“When the news of the coronavirus first emerged, Gilead immediately began to investigate the potential of remdesivir, a medicine we had been studying for many years as part of our extensive research in antivirals. Remdesivir had never been approved for use but based on what we had learned to date, we knew it might have potential with the novel coronavirus. Since then, we have been working with the greatest sense of urgency and responsibility to determine whether remdesivir does indeed work against COVID-19,” he writes.
“Multiple studies are ongoing, and we are on track to have initial data in the coming weeks. If it is approved, we will work to ensure affordability and access so that remdesivir is available to patients with the greatest need.

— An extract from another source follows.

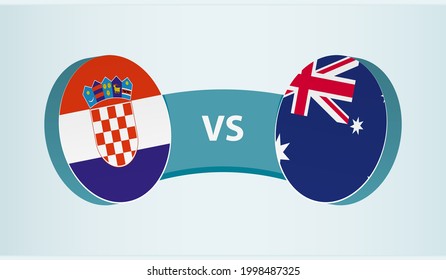 Croatia versus Australia, team sports competition concept. Round flag of countries.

“In the meantime, we have made the investigational medicine available for severely ill patients who cannot enroll in a trial. This ‘compassionate use’ program is typically reserved for a small number of individual cases but there is nothing typical about this crisis and to date we have provided remdesivir to more than 1,000 patients.

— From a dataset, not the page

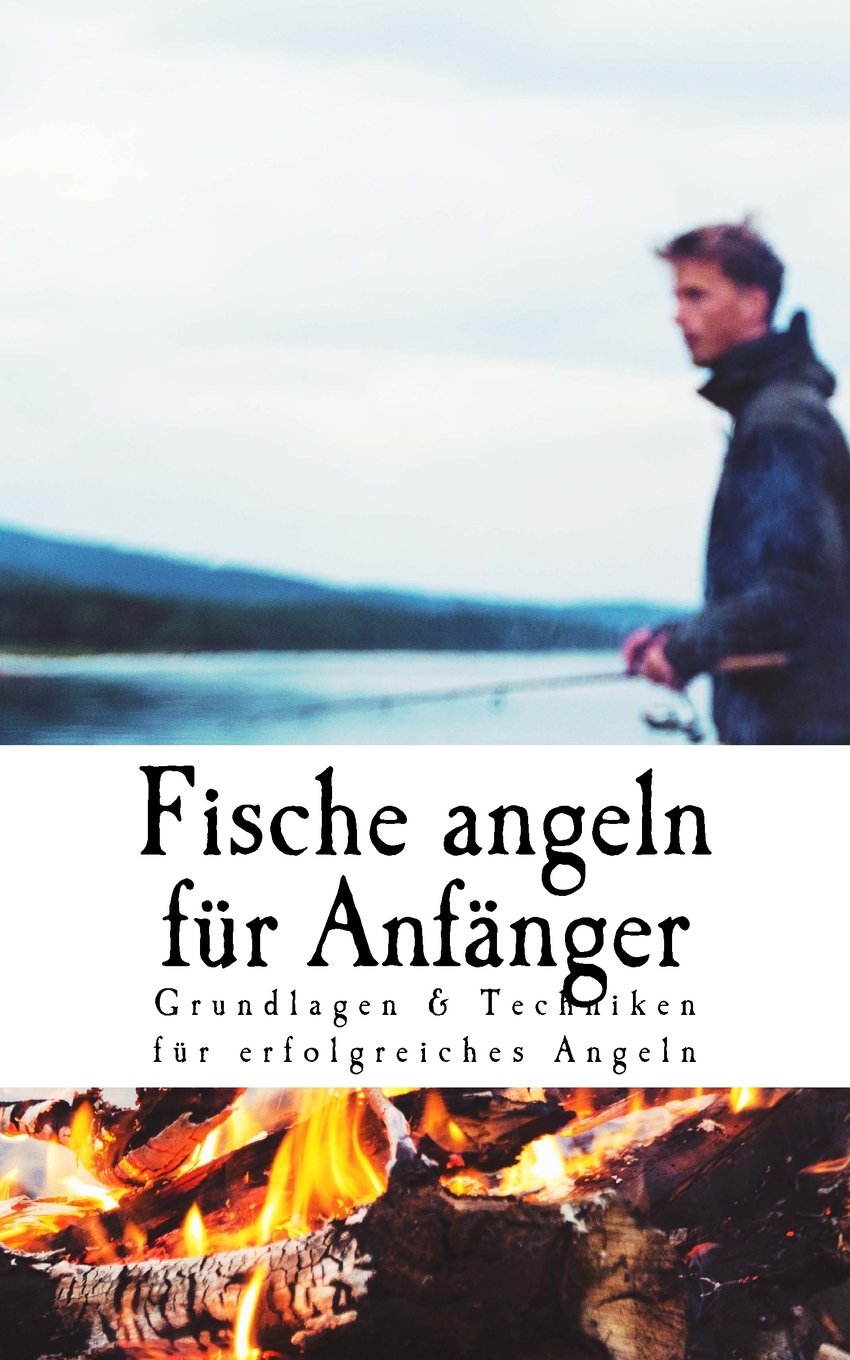 Fische angeln für Anfänger: Grundlagen & Techniken für erfolgreiches Angeln Leisure & Fun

“With expanded access, hospitals or physicians can apply for emergency use of remdesivir for multiple severely ill patients at a time. While it will take some time to build a network of active sites, this approach will ultimately accelerate emergency access for more people.”
Last week, Gilead dropped its orphan drug designation for remdesivir, a status granted by the FDA that would have extended monopoly rights for the drug if it came on the market.